Probability in evolutionary genomics

Milan Malinsky, 16th January 2025



Background and Objectives

Thinking about probabilities is one of cornerstones of population and speciation genomics. We often aim to evaluate the strength of evidence for a particular conclusion and quantify the uncertainties associated with it. We also often want to estimate parameters of evolutionary models, e.g, of populations. In this exercise, we are going to explore examples of using probability in (evolutionary) genomics.

Learning goals:

    • Get familiar with probabilities and likelihood in the context of genomics
    • Appreciate some sources of uncertainty: (i) base calling errors; (ii) finite sampling of reads from diploid individuals; (iii) finite sampling of individuals from populations
    • Recognise the Binomial distribution and where it applies
    • Use R code to explore these questions and plot the results
    • Consider how appreciation of probability may affect you experimental choices and interpretation in the context of estimating FST


Table of contents



1) Base calling error rates

Most genomic data analyses start with DNA reads. You are probably familiar with output of a DNA sequencer in the standard FASTQ format. Here is one DNA read (150bp):

The base qualities output by the sequencing machine are encoded so that each character corresponds to a number (a score). For example , = 11, : = 25, and F = 37. The full translation list can be found for example on this Illumina webpage. The quality scores correspond to base calling error probabilities. If we denote the score as Q, there is the following relationship Q=-10*log_{10}(P_{error}). Therefore, we can calculate the probability of incorrect base call as: P_{error} = 10^{-Q/10}

Q How many errors do you expect in five bases with the following base quality string: ,:F,F?

Show me the answer!

    • The quality scores corresponding to the sequence of five characters ,:F,F are 11, 25, 37, 11, and 37.
    • The probabilities corresponding to those quality scores are: 0.0794, 0.0031, 0.0002, 0.0794, and 0.0002
    • The expected number of errors is: 0.0794 + 0.0031 + 0.0002 + 0.0794 + 0.0002 = 0.16

Q The average per-base error rate in Illumina reads is about 1%. Assuming constant per-base error rate of 0.01, what would be the probability of seeing at least one error in a 150bp read?
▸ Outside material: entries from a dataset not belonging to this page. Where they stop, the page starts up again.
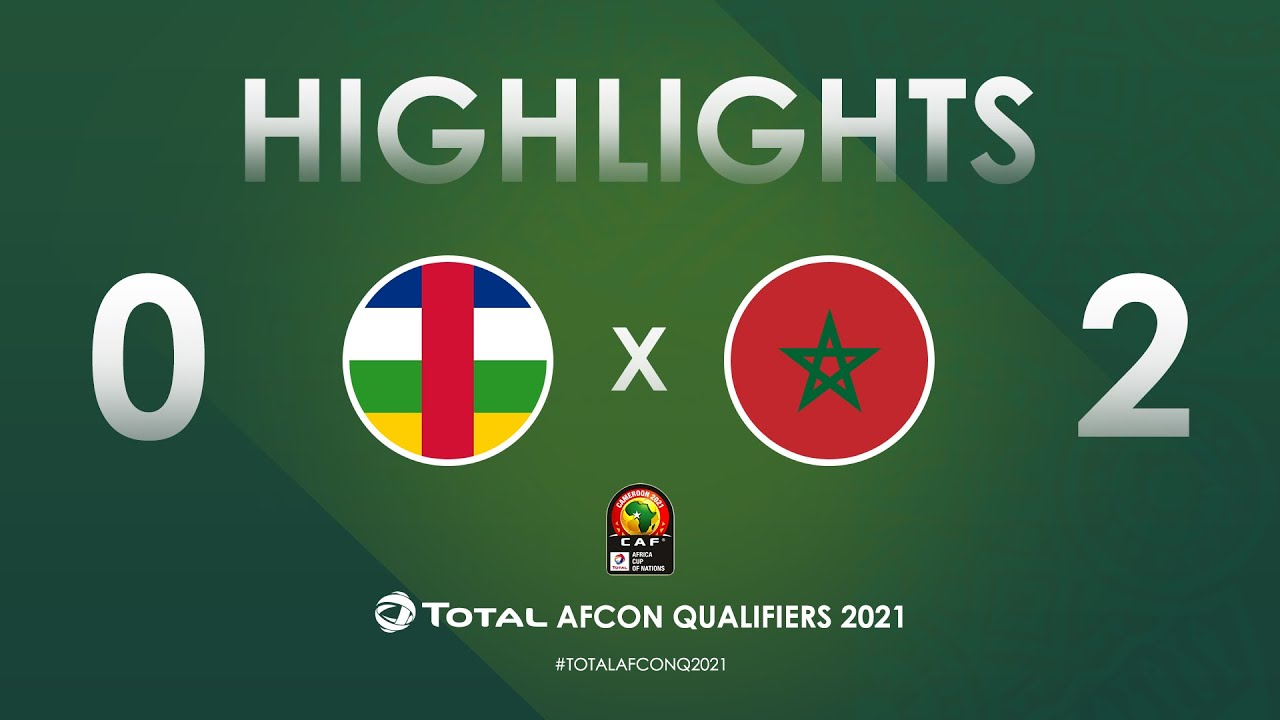 HIGHLIGHTS | Total AFCON Qualifiers 2021 | Round 4 - Group E: Central African Republic 0-2 Morocco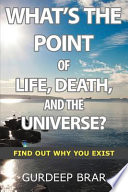 What S The Point Of Life Death And The Universe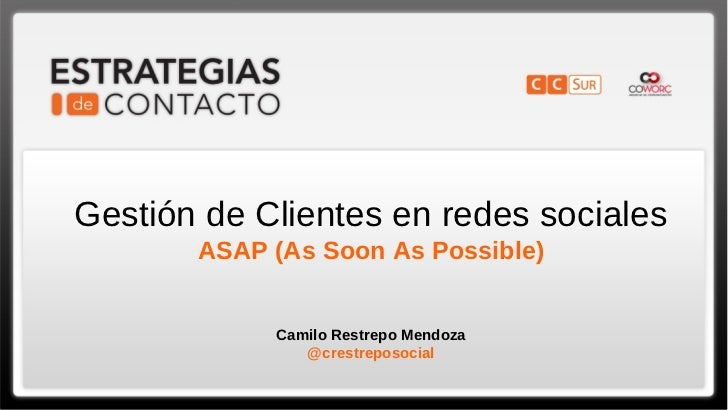Gestión de Clientes en redes sociales       ASAP (As Soon As Possible)            Camilo Restrepo Mendoza               @c...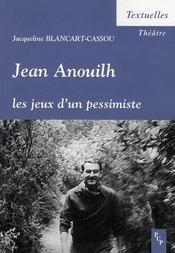 Jean Anouilh ; les jeux d'un pessimiste - Intérieur - Format classique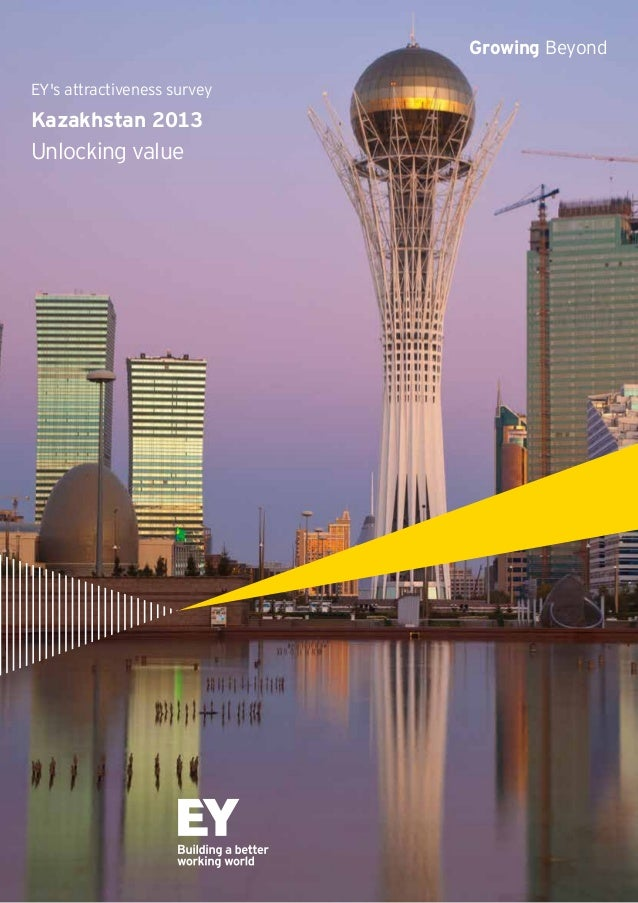 Growing Beyond EY's attractiveness survey  Kazakhstan 2013  Unlocking value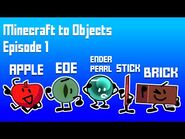 Minecraft to Objects - Episode 1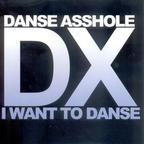Danse Asshole - I Want To Danse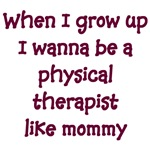 I Wanna Be A Physical Therapist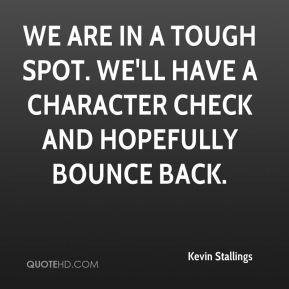 Kevin Stallings  - We are in a tough spot. We'll have a character check and hopefully bounce back.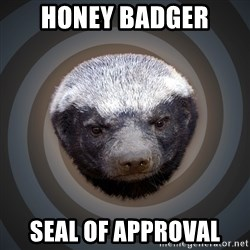 Fearless Honeybadger - Honey badger seal of approval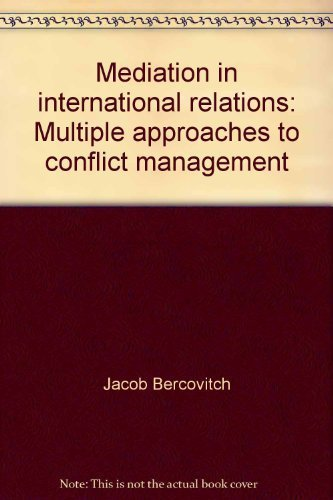 9780312079000: Mediation in international relations: Multiple approaches to conflict management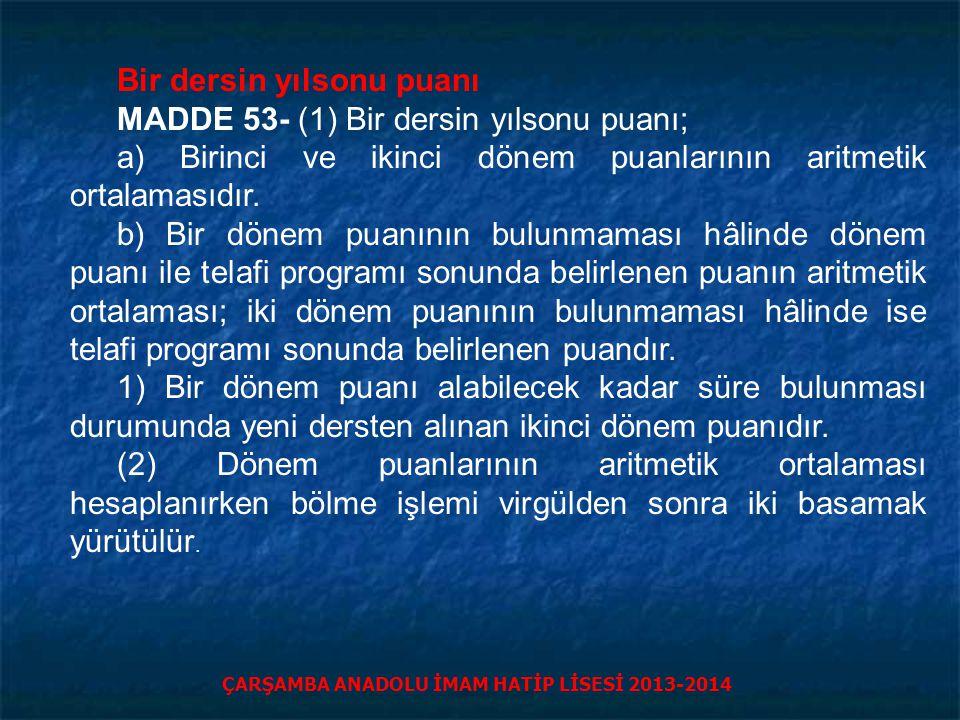 Bir dersin yılsonu puanı MADDE 53- (1) Bir dersin yılsonu puanı; a) Birinci ve ikinci dönem puanlarının aritmetik ortalamasıdır.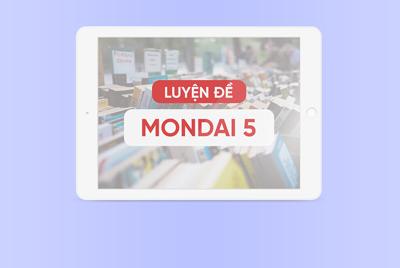 Luyện đề Mondai 5 - Chọn cách sử dụng từ
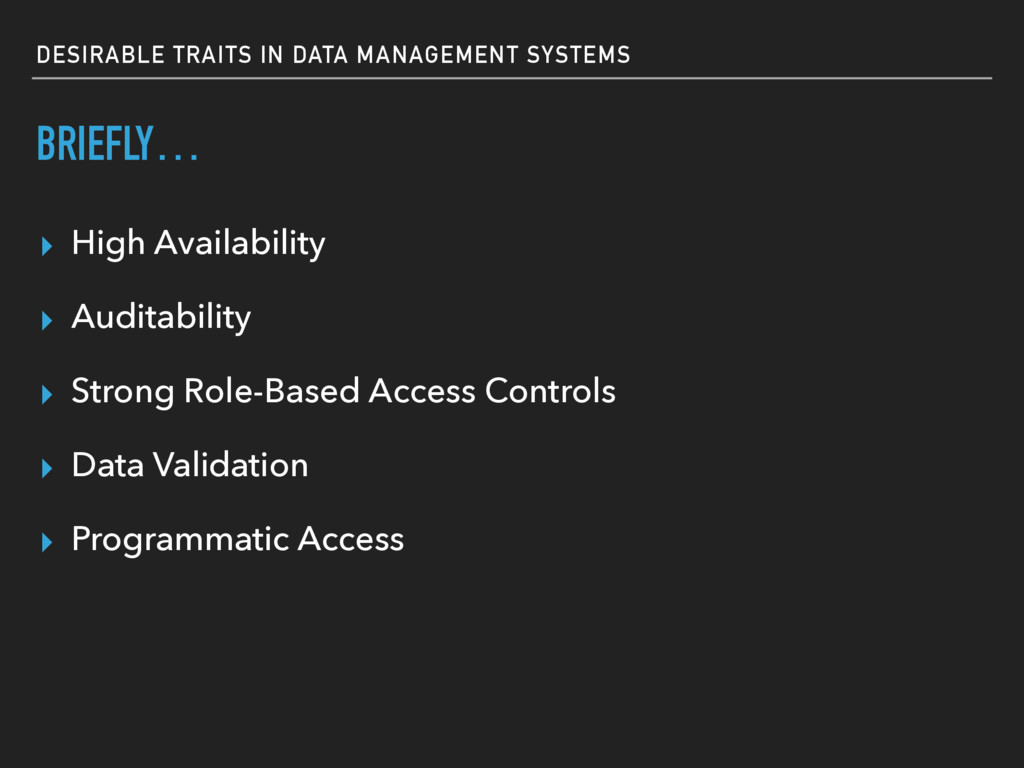 DESIRABLE TRAITS IN DATA MANAGEMENT SYSTEMS BRI...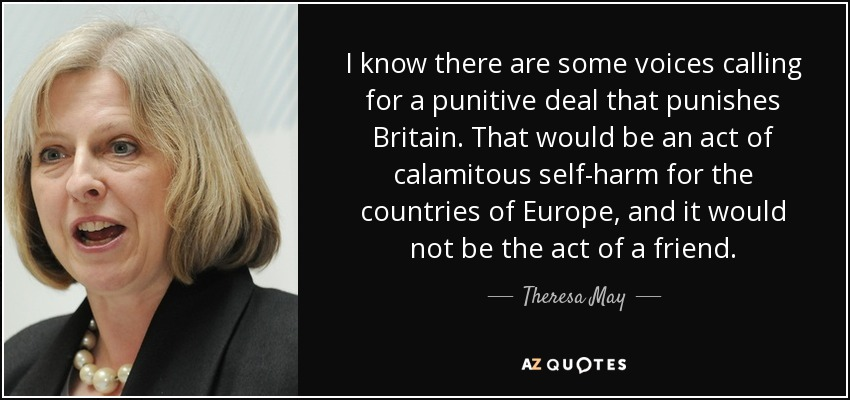 I know there are some voices calling for a punitive deal that punishes Britain. That would be an act of calamitous self-harm for the countries of Europe, and it would not be the act of a friend. - Theresa May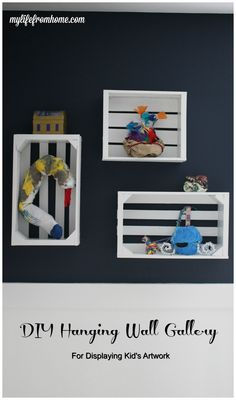 DIY Hanging Wall Gallery as a way to display your child's art creations. Super simple project! | My Life From Home | www.mylifefromhome.com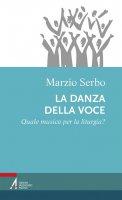 La danza della voce - Marzio Serbo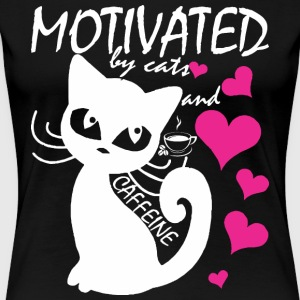 Motivated By Cats And Caffeine - Women's Premium T-Shirt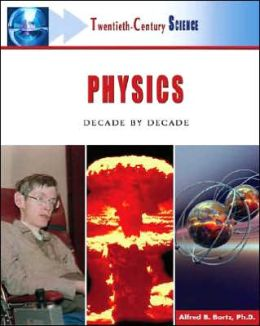 Physics: Decade by Decade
What about the probability of seeing two or more errors?

Show me the answer!

We can consider this problem as a sequence of 150 success/failure experiments (so-called Bernoulli trials) with the probability of failure p_{fail} = 0.01 in each trial. Those of you with some background in statistics will recognise that the total number of failures (base calling errors), let’s denote it by X, has the Binomial distribution. In mathematical notation: X \sim Binomial(150,0.01).

To answer our question, we can then use the Binomial Cumulative Distribution Function, for example as implemented in R:

    • The probability of seeing at least one error: pbinom(0, 150, 0.01,lower.tail=FALSE)
    • The probability of seeing at least two errors: pbinom(1, 150, 0.01,lower.tail=FALSE)
    • The probability of seeing at least three errors: pbinom(2, 150, 0.01,lower.tail=FALSE)

As you can see in the R output, the probabilities are approximately 78%, 44% and 19%.

Q In the example above, what would be the probability of seeing exactly two sequencing errors in the read?

Show me the answer!

We can calculate this from the above results. The probability of seeing exactly two sequencing errors is the probability of seeing two or more errors minus the probability of seeing three or more errors.

Translated to R code: pbinom(1, 150, 0.01,lower.tail=FALSE) - pbinom(2, 150, 0.01,lower.tail=FALSE)

This is approximately 44% – 19% = 25%.

Alternatively we can answer this question directly, using the R implementation of the Binomial Probability Mass Function: dbinom(2, 150, 0.01)



2) Genotype likelihoods

Most of us study diploid organisms. This means that when we sequence DNA of an individual, the reads come as a random mixture of the two homologous copies for each chromosome. The presence of heterozygous sites – that is, the loci where the two homologous chromosomes differ – presents a statistical challenge when estimating genotypes.

Consider a biallelic locus and let the reference allele be represented as 0 and the alternative allele as 1. The possible diploid genotypes are then the homozygous 0/0 and 1/1, and the heterozygous 0/1.

First, let us consider a scenario where, at a particular locus in the genome, we have one perfect read carrying the 0 allele. For now, we are going to simplify our lives and ignore base calling errors, (unrealistically) assuming that reads are perfect. We are also going to assume (again unrealistically), that we can place/map all the reads unambiguously to their matching place in the reference genome.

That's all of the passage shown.